Da ich sprachlich gesehen leider keine waschechte Schwäbin bin, habe ich eine kleine Umfrage unter meinen alten Schulfreundinnen gestartet (vielen Dank an dieser Stelle an Giulia, Susi und Kerstin). Das Ergebnis: Je nach Region im Schwabenländle nennt man Plätzchen «Bredla/Brödla*» (kleine Brote), «Loibla*» (kleine Laibe) oder – Trommelwirbel – «Guadsla*»!

Wie perfekt wäre dieser Abschluss? Mal wieder würde sich der Kreis schön schliessen und das Schwäbische und das Schweizerdeutsche – die Sprachen meiner Heimat respektive Wahlheimat – wären sich einig.
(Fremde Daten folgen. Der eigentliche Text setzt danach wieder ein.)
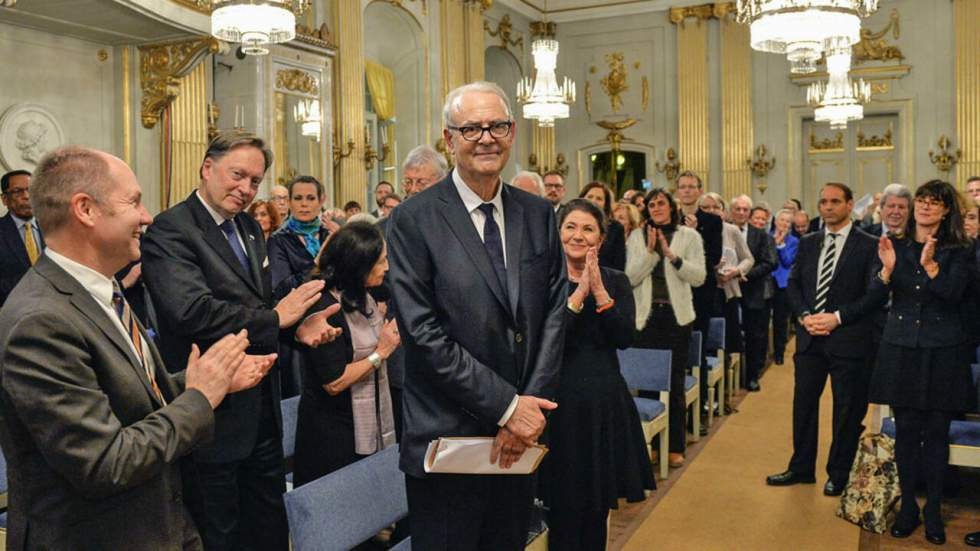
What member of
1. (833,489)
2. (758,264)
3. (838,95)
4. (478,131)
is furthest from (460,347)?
(838,95)

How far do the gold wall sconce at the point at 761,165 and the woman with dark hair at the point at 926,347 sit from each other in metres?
10.5

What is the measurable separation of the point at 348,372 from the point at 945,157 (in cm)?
1295

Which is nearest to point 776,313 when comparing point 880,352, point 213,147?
point 880,352

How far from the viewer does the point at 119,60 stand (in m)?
6.95

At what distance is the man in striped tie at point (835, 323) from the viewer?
14.4 feet

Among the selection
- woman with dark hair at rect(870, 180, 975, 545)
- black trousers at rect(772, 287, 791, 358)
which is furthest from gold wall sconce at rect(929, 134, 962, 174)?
woman with dark hair at rect(870, 180, 975, 545)

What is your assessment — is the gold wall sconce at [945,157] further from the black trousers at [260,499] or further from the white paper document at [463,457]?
the white paper document at [463,457]

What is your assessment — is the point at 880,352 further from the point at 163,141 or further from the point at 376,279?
the point at 163,141

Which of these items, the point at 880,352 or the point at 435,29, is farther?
the point at 435,29

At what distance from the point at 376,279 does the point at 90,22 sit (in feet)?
15.0

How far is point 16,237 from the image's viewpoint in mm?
4848

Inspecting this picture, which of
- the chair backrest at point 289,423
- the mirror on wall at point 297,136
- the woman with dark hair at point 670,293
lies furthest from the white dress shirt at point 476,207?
the mirror on wall at point 297,136

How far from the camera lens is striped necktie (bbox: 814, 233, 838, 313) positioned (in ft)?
14.7

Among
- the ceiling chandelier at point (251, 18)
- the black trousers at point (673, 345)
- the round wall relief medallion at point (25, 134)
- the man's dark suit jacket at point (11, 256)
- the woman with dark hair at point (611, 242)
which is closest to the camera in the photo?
the man's dark suit jacket at point (11, 256)
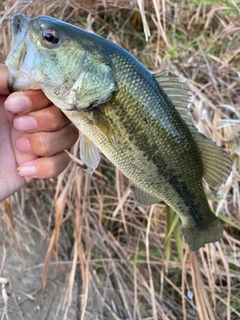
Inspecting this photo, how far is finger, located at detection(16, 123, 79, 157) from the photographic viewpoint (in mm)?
1015

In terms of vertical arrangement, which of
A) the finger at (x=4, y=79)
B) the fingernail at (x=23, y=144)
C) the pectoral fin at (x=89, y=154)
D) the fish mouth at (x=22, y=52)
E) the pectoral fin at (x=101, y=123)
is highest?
the fish mouth at (x=22, y=52)

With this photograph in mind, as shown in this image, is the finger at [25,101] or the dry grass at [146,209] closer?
the finger at [25,101]

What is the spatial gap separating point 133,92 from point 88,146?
0.63ft

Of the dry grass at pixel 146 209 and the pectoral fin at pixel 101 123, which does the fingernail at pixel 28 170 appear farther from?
the dry grass at pixel 146 209

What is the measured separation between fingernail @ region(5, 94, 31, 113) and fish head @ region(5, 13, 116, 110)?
31 millimetres

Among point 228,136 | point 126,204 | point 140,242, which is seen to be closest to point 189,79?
point 228,136

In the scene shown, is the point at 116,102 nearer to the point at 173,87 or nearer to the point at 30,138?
the point at 173,87

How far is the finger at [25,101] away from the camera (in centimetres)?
91

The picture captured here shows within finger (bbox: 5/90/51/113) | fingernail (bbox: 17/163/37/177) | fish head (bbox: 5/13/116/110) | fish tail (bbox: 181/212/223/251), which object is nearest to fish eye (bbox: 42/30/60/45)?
fish head (bbox: 5/13/116/110)

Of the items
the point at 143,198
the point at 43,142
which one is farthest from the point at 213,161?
the point at 43,142

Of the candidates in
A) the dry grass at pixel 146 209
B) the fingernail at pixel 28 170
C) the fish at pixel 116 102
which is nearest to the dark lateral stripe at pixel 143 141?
the fish at pixel 116 102

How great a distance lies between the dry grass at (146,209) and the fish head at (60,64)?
903 mm

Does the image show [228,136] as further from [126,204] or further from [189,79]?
[126,204]

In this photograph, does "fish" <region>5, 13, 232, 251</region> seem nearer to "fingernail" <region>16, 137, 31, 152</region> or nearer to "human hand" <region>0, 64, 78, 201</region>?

Tja … Wäre, würde, Fahrradkette. Denn genau hier schlummert ein weiterer falscher Freund: In manchen Regionen Schwabens sind «Guadsla» nämlich keine Plätzchen, sondern Bonbons. Und: Meine Freundin Michelle (vielleicht kennst du sie schon aus meinem ersten Blogartikel über falsche Kollegen), die aus der Ostschweiz kommt, meinte noch: «Wie lustig, bei uns ist «guetslä/guatsla» ein Verb und heisst «Guetzli machen.»

Na, vollends verwirrt? Macht nichts, denn am Ende ist ja eigentlich egal, wie die Dinger heissen – Probieren geht über Studieren. Und mit vollem Mund soll man ja eh nicht sprechen. En Guete!

 

* Wunderst du dich, dass hier jeweils nicht «-le», sondern «-la» als Endung steht? Dank meiner Freundinnen kann ich das nun auch erklären: Ersteres ist der Singular, Letzteres der Plural. Und ein Spätzle oder ein Guadsle kommt nun mal selten allein … Zum Glück! ;)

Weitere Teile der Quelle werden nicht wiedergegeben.